How It Works: Statistics Sampling for BLOB data

I worked on an interesting issue today and the outcome deserves a post.  The issue was that when auto update statistics executed the query went from 6 seconds to 6+ minutes.

select count(*) from tblImageData where blobData is null

Turing on the SP-:StmtStarting and SP:StmtCompleted trace events the internal sample query can be retrieved.

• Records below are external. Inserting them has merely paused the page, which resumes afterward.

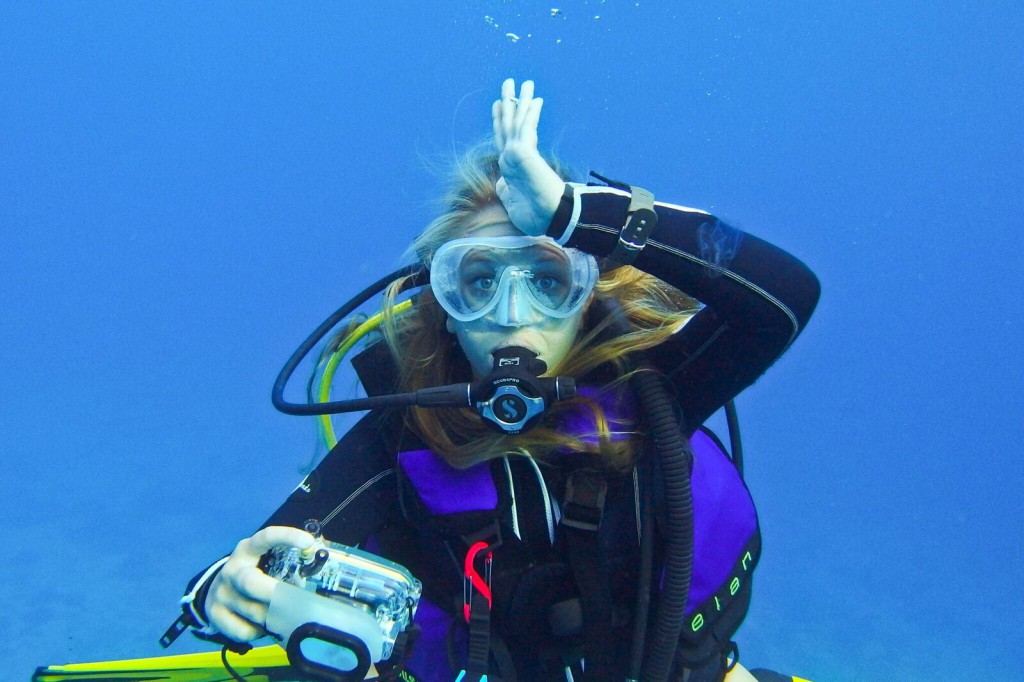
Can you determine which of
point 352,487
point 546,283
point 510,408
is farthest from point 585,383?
point 352,487

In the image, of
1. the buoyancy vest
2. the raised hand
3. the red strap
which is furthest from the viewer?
the buoyancy vest

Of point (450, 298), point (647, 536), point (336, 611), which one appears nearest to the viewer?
point (336, 611)

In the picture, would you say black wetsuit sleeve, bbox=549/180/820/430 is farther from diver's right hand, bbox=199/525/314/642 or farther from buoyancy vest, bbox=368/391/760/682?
diver's right hand, bbox=199/525/314/642

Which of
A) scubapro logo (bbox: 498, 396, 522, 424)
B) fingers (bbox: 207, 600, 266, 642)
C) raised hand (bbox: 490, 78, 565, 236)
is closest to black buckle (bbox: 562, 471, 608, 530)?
scubapro logo (bbox: 498, 396, 522, 424)

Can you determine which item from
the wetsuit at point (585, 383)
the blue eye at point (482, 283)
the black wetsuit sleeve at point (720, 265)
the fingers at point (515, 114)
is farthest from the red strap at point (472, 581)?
the fingers at point (515, 114)

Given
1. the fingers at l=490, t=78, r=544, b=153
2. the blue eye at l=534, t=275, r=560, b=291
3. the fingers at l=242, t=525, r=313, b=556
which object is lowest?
the fingers at l=242, t=525, r=313, b=556

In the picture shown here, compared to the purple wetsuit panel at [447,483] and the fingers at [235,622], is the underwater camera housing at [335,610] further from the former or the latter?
the purple wetsuit panel at [447,483]

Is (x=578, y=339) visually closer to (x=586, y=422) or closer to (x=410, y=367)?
(x=586, y=422)

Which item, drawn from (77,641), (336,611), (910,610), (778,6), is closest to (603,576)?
(336,611)

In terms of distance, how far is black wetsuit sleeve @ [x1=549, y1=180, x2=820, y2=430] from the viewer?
1.81 m

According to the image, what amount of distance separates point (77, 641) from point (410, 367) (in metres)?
5.88

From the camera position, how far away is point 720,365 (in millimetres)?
2031

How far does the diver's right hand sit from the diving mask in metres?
0.87

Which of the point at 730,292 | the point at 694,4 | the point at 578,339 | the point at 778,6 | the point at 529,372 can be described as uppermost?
the point at 778,6
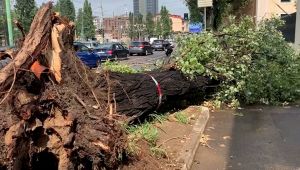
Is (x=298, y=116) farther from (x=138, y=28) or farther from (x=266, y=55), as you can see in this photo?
(x=138, y=28)

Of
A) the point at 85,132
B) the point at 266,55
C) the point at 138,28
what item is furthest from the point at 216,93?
the point at 138,28

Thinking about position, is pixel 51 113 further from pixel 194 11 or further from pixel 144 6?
pixel 144 6

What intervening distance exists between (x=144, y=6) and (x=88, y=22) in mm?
37911

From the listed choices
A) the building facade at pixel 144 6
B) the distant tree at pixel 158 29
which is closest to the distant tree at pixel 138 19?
the building facade at pixel 144 6

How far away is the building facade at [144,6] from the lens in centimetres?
12219

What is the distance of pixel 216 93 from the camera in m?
10.8

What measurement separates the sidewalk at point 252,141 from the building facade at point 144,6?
113090 mm

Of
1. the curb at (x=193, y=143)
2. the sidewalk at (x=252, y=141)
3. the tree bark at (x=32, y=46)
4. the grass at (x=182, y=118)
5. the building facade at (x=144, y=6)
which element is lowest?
the sidewalk at (x=252, y=141)

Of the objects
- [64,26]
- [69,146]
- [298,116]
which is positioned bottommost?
[298,116]

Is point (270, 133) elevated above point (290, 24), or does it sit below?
below

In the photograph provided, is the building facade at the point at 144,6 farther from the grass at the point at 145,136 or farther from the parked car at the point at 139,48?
the grass at the point at 145,136

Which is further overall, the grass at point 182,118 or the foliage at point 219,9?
the foliage at point 219,9

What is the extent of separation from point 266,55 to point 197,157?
612cm

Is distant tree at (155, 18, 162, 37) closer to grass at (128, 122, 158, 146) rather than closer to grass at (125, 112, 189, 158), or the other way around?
grass at (125, 112, 189, 158)
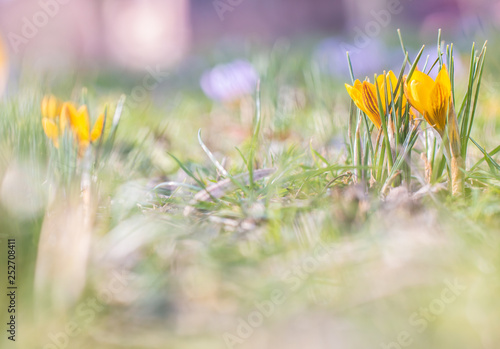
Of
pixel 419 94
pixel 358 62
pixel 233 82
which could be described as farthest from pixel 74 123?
pixel 358 62

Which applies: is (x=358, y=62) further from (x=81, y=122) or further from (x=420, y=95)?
(x=420, y=95)

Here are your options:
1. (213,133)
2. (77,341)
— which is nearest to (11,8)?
(213,133)

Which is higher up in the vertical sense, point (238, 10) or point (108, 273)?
point (238, 10)

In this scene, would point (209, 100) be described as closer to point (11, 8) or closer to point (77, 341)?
point (77, 341)

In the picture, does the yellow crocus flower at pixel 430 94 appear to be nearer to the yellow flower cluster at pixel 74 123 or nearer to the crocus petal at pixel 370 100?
the crocus petal at pixel 370 100

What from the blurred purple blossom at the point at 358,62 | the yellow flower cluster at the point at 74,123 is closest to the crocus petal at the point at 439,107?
the yellow flower cluster at the point at 74,123

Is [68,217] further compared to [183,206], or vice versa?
[183,206]

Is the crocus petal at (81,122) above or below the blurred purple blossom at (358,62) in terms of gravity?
below
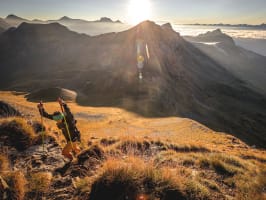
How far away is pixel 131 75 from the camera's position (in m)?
70.0

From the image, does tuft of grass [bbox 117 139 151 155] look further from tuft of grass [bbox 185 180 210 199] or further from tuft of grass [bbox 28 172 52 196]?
tuft of grass [bbox 185 180 210 199]

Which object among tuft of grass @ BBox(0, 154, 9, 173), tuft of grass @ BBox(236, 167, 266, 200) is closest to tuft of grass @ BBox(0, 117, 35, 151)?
tuft of grass @ BBox(0, 154, 9, 173)

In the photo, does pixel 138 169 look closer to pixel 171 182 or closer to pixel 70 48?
pixel 171 182

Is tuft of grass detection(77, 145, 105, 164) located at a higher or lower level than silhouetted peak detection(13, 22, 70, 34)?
lower

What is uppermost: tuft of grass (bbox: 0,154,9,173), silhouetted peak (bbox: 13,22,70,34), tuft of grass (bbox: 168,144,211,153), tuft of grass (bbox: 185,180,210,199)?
silhouetted peak (bbox: 13,22,70,34)

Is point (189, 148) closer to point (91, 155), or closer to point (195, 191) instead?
point (91, 155)

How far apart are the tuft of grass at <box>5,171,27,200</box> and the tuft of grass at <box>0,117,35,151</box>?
328 centimetres

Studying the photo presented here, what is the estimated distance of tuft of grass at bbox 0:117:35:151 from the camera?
27.8ft

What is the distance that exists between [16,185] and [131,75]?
65683mm

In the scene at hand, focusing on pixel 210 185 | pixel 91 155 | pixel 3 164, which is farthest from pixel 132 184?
pixel 3 164

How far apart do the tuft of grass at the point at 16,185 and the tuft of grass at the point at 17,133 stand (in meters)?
3.28

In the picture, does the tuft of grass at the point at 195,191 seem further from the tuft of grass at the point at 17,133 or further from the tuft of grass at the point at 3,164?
the tuft of grass at the point at 17,133

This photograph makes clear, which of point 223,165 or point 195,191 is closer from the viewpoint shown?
point 195,191

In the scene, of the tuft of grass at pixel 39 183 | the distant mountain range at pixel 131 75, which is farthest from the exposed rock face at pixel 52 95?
the tuft of grass at pixel 39 183
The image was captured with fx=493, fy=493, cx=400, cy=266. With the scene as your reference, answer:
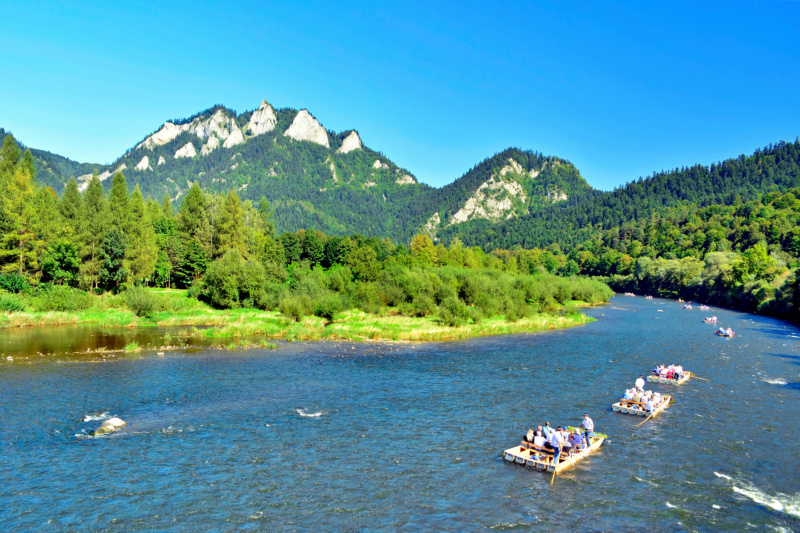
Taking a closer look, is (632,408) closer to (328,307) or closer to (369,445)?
(369,445)

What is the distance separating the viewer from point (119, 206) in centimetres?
10575

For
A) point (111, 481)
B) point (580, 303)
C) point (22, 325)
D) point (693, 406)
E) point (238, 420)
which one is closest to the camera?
point (111, 481)

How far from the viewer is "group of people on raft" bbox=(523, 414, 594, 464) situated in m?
29.9

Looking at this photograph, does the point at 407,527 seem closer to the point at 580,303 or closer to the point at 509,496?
the point at 509,496

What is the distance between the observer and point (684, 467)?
30.2m

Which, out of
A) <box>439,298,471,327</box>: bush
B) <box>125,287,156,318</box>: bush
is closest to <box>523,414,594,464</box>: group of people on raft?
<box>439,298,471,327</box>: bush

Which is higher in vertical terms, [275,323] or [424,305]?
[424,305]

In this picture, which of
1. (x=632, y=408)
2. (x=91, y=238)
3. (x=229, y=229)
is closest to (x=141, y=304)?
(x=91, y=238)

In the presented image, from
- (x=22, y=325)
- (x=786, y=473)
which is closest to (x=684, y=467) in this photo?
(x=786, y=473)

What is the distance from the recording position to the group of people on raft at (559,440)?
29891mm

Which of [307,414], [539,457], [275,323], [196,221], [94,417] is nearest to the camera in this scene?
[539,457]

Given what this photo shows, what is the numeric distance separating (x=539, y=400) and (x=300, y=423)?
20788 millimetres

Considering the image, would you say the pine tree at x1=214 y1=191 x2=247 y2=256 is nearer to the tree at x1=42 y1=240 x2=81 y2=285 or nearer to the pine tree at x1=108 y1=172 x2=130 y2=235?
the pine tree at x1=108 y1=172 x2=130 y2=235

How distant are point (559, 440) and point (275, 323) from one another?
57.4 meters
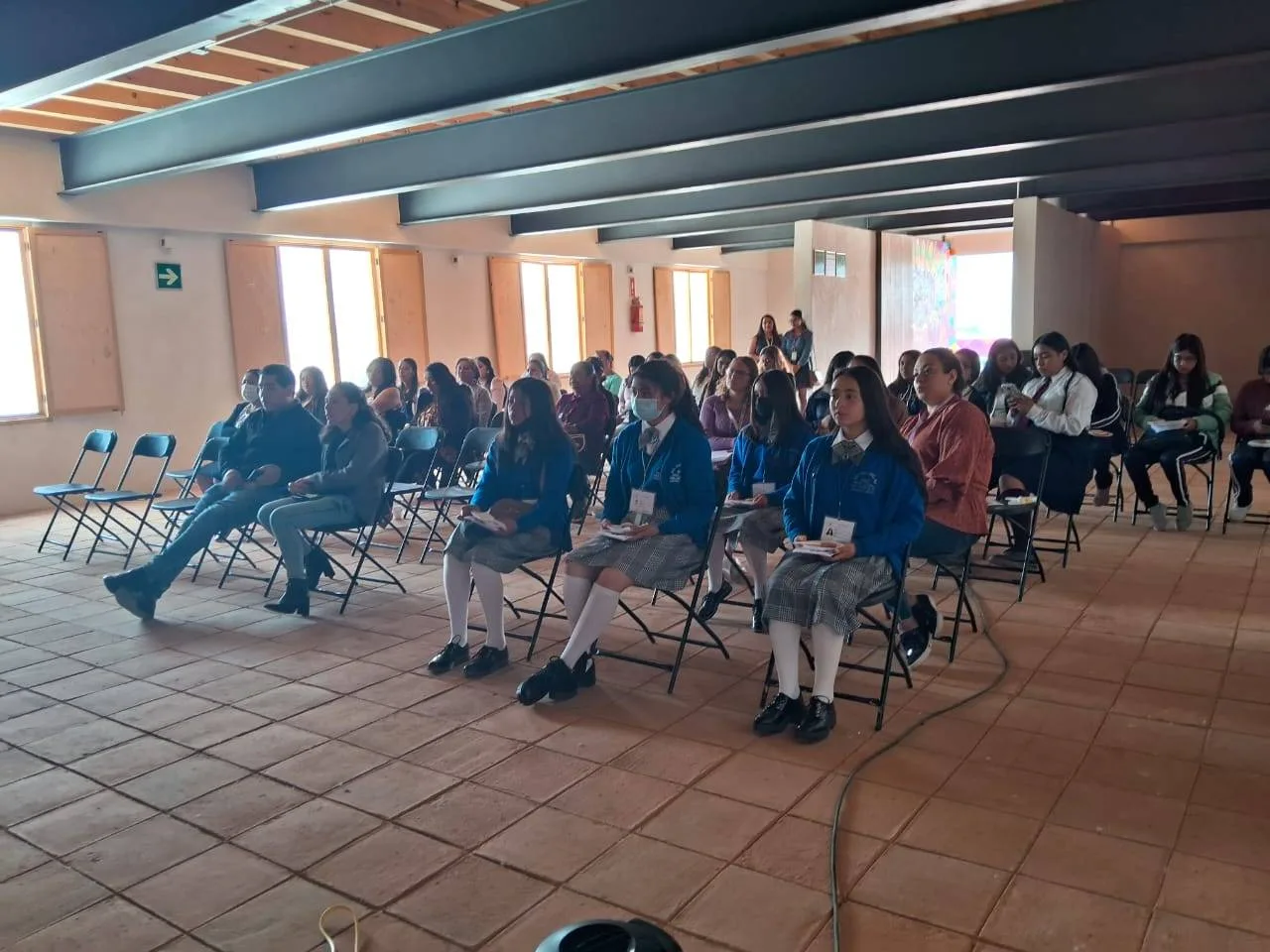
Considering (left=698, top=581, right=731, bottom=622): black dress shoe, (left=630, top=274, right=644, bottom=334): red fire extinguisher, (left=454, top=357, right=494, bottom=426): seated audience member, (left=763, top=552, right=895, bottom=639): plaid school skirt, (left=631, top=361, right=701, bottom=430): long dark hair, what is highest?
(left=630, top=274, right=644, bottom=334): red fire extinguisher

SELECT StatMan([SC0]) FROM (

SELECT TOP 100 PERCENT SUBSTRING ([logo], 1, 100)++substring([blobData],

      case when datalength([blobData])<=200 then 101

            else datalength([blobData])-99 end,

            datalength([blobData]))

AS [SC0] FROM [dbo].[tblImageData]

WITH (READUNCOMMITTED,SAMPLE 8.330000e+001 PERCENT)

ORDER BY [SC0] ) AS _MS_UPDSTATS_TBL

When sampling statistics the SAMPLE clause is added to the query.   When FULL SCAN is forced or elected the SAMPLE clause does not appear in the query.    By default if the index being sampled has less than 1024 pages a FULL SCAN is forced.

For BLOBs the sampling percentage is determined by the number of data rows and pages and not the number of BLOB pages.   You can see the actual page values with: select * from sys.system_internals_allocation_units

Also, notice that for large data types the first 100 and last 100 bytes/chars are retrieved and used in the creation of the statistical information.

Because the number of BLOB pages is not directly considered the sample percentage remain a large value and the first and last 100 bytes are retrieved it can trigger a large BLOB scan operation.

You may consider building statistics on the BLOB column (Create statistics .... NORECOMPUTE) and add the NORECOMPUTE so you can control when the BLOB scanning occurs.

Bob Dorr
SQL Server Principal Escalation Engineer